## TASK DIRECTIONS
Swap "turned wooden knob" for "round wooden knob" throughout the items below and write them out again with nothing else changed. Leave the pictures out.
-------- DATA SUPPLIED --------
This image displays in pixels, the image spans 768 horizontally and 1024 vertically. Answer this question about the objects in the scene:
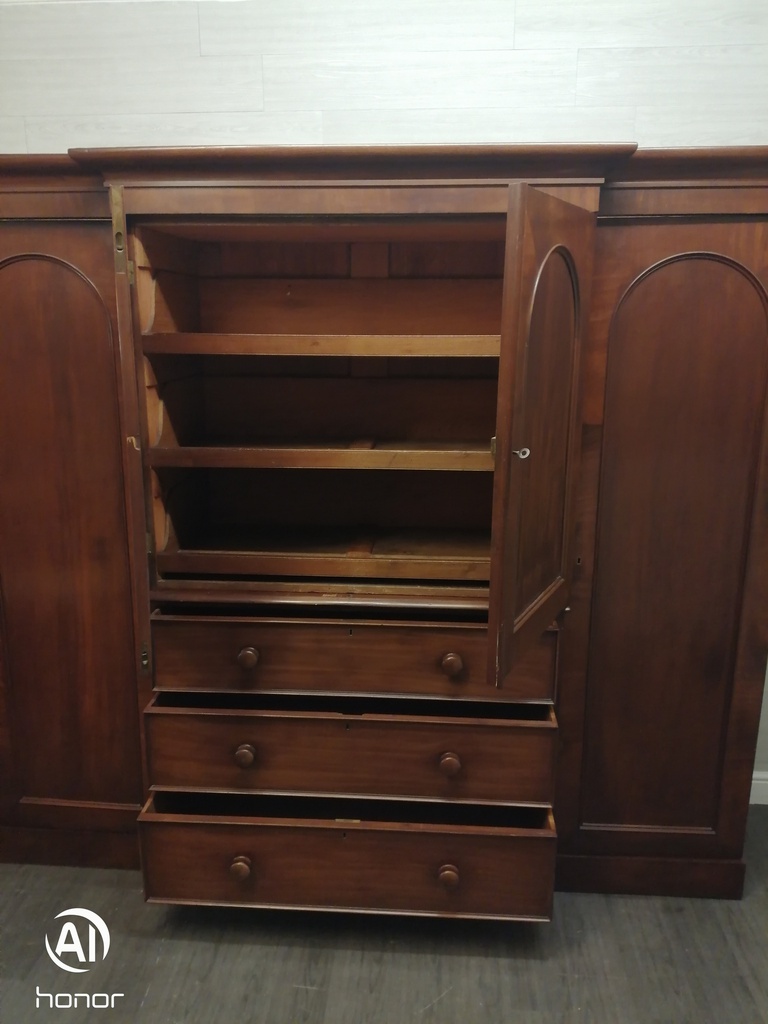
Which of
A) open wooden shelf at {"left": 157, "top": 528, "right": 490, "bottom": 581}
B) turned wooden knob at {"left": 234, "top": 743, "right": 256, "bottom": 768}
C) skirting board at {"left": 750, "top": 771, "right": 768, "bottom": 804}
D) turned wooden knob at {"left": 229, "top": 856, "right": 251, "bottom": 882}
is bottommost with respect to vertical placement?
skirting board at {"left": 750, "top": 771, "right": 768, "bottom": 804}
--------
## WRITTEN ANSWER
This image displays in pixels, the image spans 768 horizontally and 1024 vertically. Answer this question about the objects in the scene:
Which of
A) open wooden shelf at {"left": 157, "top": 528, "right": 490, "bottom": 581}
B) round wooden knob at {"left": 234, "top": 743, "right": 256, "bottom": 768}
C) skirting board at {"left": 750, "top": 771, "right": 768, "bottom": 804}
D) round wooden knob at {"left": 229, "top": 856, "right": 251, "bottom": 882}
is bottommost with respect to vertical placement?
skirting board at {"left": 750, "top": 771, "right": 768, "bottom": 804}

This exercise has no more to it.